Paul Whelan comes back to Budapest every year to work together with a Hungarian colleague on joint papers and participate in the Annual Financial Market Liquidity Conference that will take place again in November 2023 at Corvinus. “I love this city and I have experienced in the past couple of years that the Hungarians are very intellectual and welcoming people” – the professor told us during his visit at Corvinus University, on the 12th of June. The professor presented at the Research Seminar of the Institute of Finance, and also delivered a mini course on asset pricing to PhD students and professors as part of Corvinus Research Week.
His visit was mostly connected to his main field of research, empirical and theoretical asset pricing. Within this field, he is mainly focusing on macro-finance, belief formation, and market microstructure. However, he originally did not train as an economist. He earned his first degrees in physics at the University College London. After completing his master’s degree, he applied for a PhD program in physics. In the meantime, he got interested in economics, so he transferred to a PhD in financial economics at the Imperial College London. “At that time, I knew nothing about finance and economics. But I was welcomed at the doctoral school because I had the tools, like solving mathematical problems and coding”. The first couple of years meant an intense learning process for him because he had to gather the knowledge to understand what is behind the equations.
“My first job as an academic was in Copenhagen” – he told us. Last year, he celebrated 10 years of working at the Copenhagen Business School which is an international university. Paul is currently the supervisor of three PhD students, and he is teaching courses at MSc and PhD level on asset pricing, credit risk, and derivatives. The professor is moving to Hong Kong next September. “My research does not change, just my location”. This means that he will also continue working on his paper on subjective risk premia in bond and FX markets that he presented at the Institute of Finance at Corvinus.
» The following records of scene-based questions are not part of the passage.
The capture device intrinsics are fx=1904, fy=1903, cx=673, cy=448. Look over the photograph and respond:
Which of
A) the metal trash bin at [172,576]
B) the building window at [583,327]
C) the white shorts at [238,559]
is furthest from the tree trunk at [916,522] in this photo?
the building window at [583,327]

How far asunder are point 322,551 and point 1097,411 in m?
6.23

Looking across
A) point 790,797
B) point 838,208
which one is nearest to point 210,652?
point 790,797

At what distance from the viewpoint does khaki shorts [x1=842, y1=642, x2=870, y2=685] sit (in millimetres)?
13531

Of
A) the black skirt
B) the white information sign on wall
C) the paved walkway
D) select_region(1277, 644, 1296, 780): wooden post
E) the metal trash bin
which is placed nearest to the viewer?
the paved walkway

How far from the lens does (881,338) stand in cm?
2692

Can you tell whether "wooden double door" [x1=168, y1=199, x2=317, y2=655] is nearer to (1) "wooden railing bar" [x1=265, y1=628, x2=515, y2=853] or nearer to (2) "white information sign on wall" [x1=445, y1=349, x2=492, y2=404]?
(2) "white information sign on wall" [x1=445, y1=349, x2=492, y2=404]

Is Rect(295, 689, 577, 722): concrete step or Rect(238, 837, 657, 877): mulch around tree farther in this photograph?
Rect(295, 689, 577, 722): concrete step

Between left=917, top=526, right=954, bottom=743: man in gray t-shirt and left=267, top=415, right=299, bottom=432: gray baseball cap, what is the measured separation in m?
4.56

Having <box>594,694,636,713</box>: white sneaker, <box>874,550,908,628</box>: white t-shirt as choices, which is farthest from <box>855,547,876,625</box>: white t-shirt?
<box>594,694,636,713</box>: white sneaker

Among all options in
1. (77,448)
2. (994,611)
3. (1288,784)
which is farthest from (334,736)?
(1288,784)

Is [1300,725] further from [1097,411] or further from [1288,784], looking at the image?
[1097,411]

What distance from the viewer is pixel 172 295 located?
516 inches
The working paper is a natural follow-up of a previous work with Ilaria Piatti (Queen Mary University of London). A third author, Daniel Persch (Oxford, Saïd Business School) has also joined “this natural evolution of ideas”. The starting point of the paper is that the preferences and the beliefs of economic actors influence asset pricing. While preferences are typically unobservable, beliefs on the other hand can be measured. The paper explores a way of measuring beliefs by observing the properties of subjective risk premia, forecasting errors, and understanding subjective asset pricing.
“We have a dataset of people’s beliefs from an English company that includes professional forecasters from different parts of the world. They tell us what they think the interest rate, or the exchange rate will be in one year’s time” – the researcher explained. The researchers are working with a survey data set from 1995 to 2022 that includes the expectations of professional economists working at banks and other financial institutions in several countries. According to the lecture, this data is reliable because these economic actors aim to predict the future as precisely as possible.
These professionals provide forecasts of foreign exchange rates, interest rates, and other macroeconomic data based on their subjective beliefs. The advantages of the method include that surveys provide real-time, model-free, and forward-looking data. After a year passes, the suggestions can be compared to the actual rates. “In this way, we can measure the errors that the agents are making in the forecasting” – the researcher explained. When repeating this process over a longer time period and collecting people’s beliefs repeatedly, big data provides researchers with new opportunities.
“It turns out that you can forecast the future better when looking at what everybody is saying about it” – the professor explained. “My agenda is to push the narrative that we can gain more economic understanding by looking more closely at datasets”. The paper that he presented fits into this agenda. It is based on the concepts of standard asset pricing but twists them a bit to show that subjective risk premia can actually be measured.